Une situation qui, pour l’ONG, marque une « hausse inquiétante du recours à des méthodes répressives contre les suspects dans les affaires de terrorisme ».
« Un sinistre rappel du régime de Ben Ali »
Cible depuis près de deux ans d’une une série d’attaques jihadistes sanglantes qui ont fait plusieurs dizaines de morts, la Tunisie cherche vainement à endiguer le fléau bien ancré sur ses terres. À ce titre, les autorités ont pris un ensemble de mesures sécuritaires dont l’état d’urgence, en vigueur depuis l’attentat contre un bus de la garde présidentielle en novembre 2015 à Tunis (12 agents tués).

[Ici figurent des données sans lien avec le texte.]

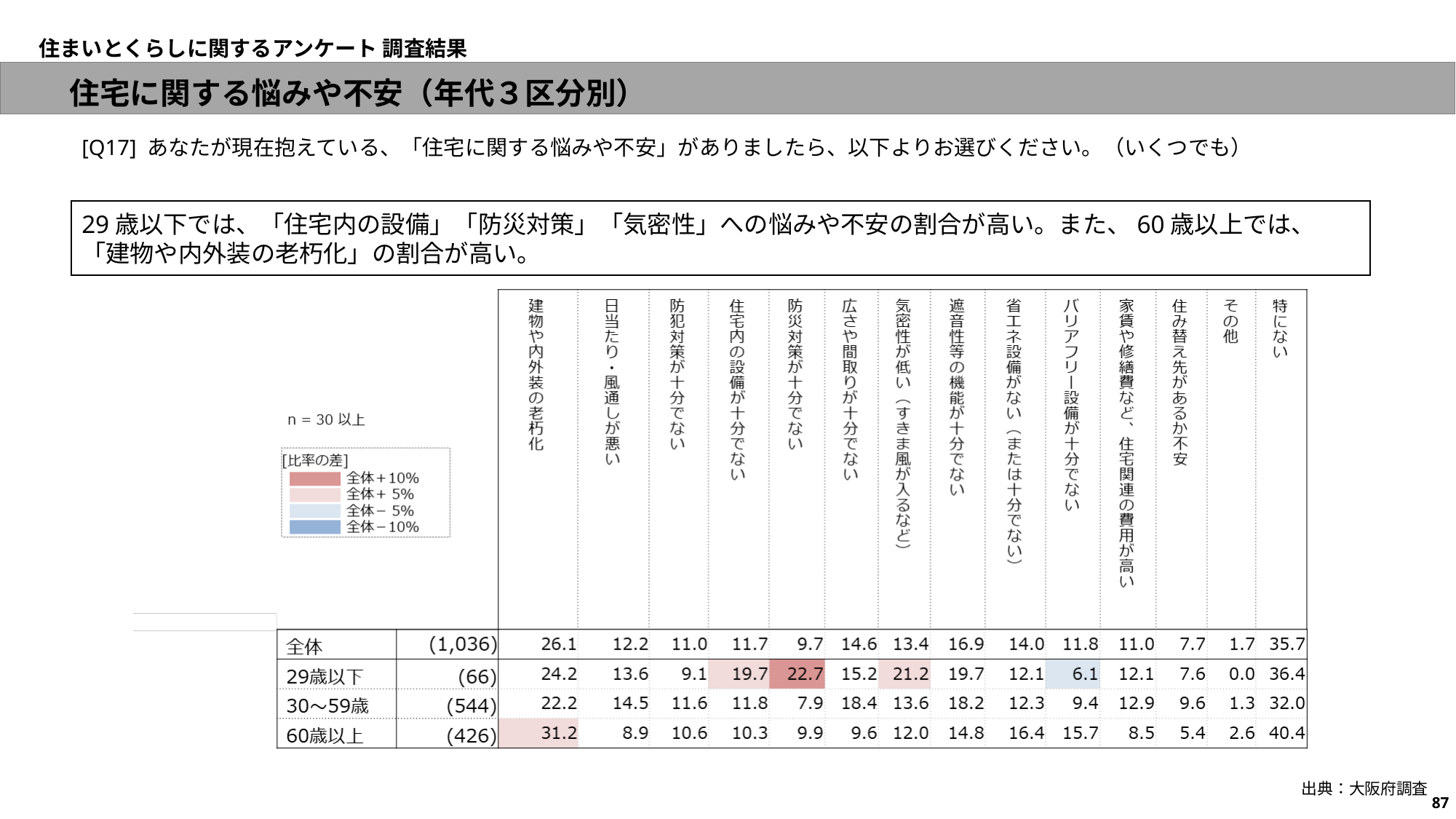
「広さや間取りが十分でない」で最も値が低い年代区分はどれですか？ 60歳以上 「建物や内外装の老朽化」で最も値が高い年代区分はどれですか？ 60歳以上 凡例「比率の差」で「全体＋10%」を示す色は何色ですか？ 濃い赤 全体を除くと、年代区分はいくつありますか？ 3 「特にない」の全体の値はいくつですか？ 35.7 「防災対策が十分でない」の29歳以下の値はいくつですか？ 22.7 「バリアフリー設備が十分でない」の29歳以下の値はいくつですか？ 6.1 「住宅内の設備が十分でない」では、29歳以下と30〜59歳のどちらの値が大きいですか？ 29歳以下 悩みや不安の項目（列）はいくつありますか？ 14 29歳以下の回答者数（n）はいくつですか？ 66 「建物や内外装の老朽化」の60歳以上の値はいくつですか？ 31.2 「気密性が低い」の29歳以下と全体の値の差はいくつですか？ 7.8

Mais la mise en place de cet état d’urgence – sans cesse prolongé depuis – s’accompagne de dérives pour le moins inquiétantes. Amnesty fait notamment état de « 23 cas de torture et mauvais traitements depuis janvier 2015 », dont un viol présumé. L’ONG relève aussi que « des milliers de personnes ont été arrêtées » tandis qu’ »au moins 5 000″ autres « se sont vu interdire de voyager » depuis que l’état d’urgence a été réinstauré. Des témoignages qui constituent un « sinistre rappel du régime » de Zine el Abidine Ben Ali, poursuit Amnesty.
Les gains de la révolution de 2011 mis à mal
En « recourant de plus en plus aux lois d’exception » et aux « méthodes brutales du passé », la Tunisie met « en péril les avancées obtenues » depuis la révolution de 2011, prévient Amnesty International dans un rapport sur les « violations des droits humains sous l’état d’urgence ».
« Certains droits, tels que l’interdiction de la torture, ne peuvent être suspendus en aucune circonstance », argue Amnesty International.
« Donner toute latitude aux organes chargés de la sécurité pour se comporter comme s’ils étaient au-dessus des lois ne permettra pas de garantir la sécurité », renchérit sa directrice des recherches pour l’Afrique du nord, Heba Morayef.
La Tunisie priée de revoir sa législation
Au terme d’une mission ce mois-ci en Tunisie, le rapporteur de l’ONU sur les droits de l’Homme et la lutte antiterroriste, Ben Emmerson, s’est dit « préoccupé » par les conditions de détention. Il a également indiqué avoir recommandé une plus grande « vigilance » vis-à-vis de possibles cas « de torture ».
Dans un récent rapport, un réseau d’ONG a pour sa part exhorté Tunis à revoir sa loi antiterroriste adoptée à l’été 2015.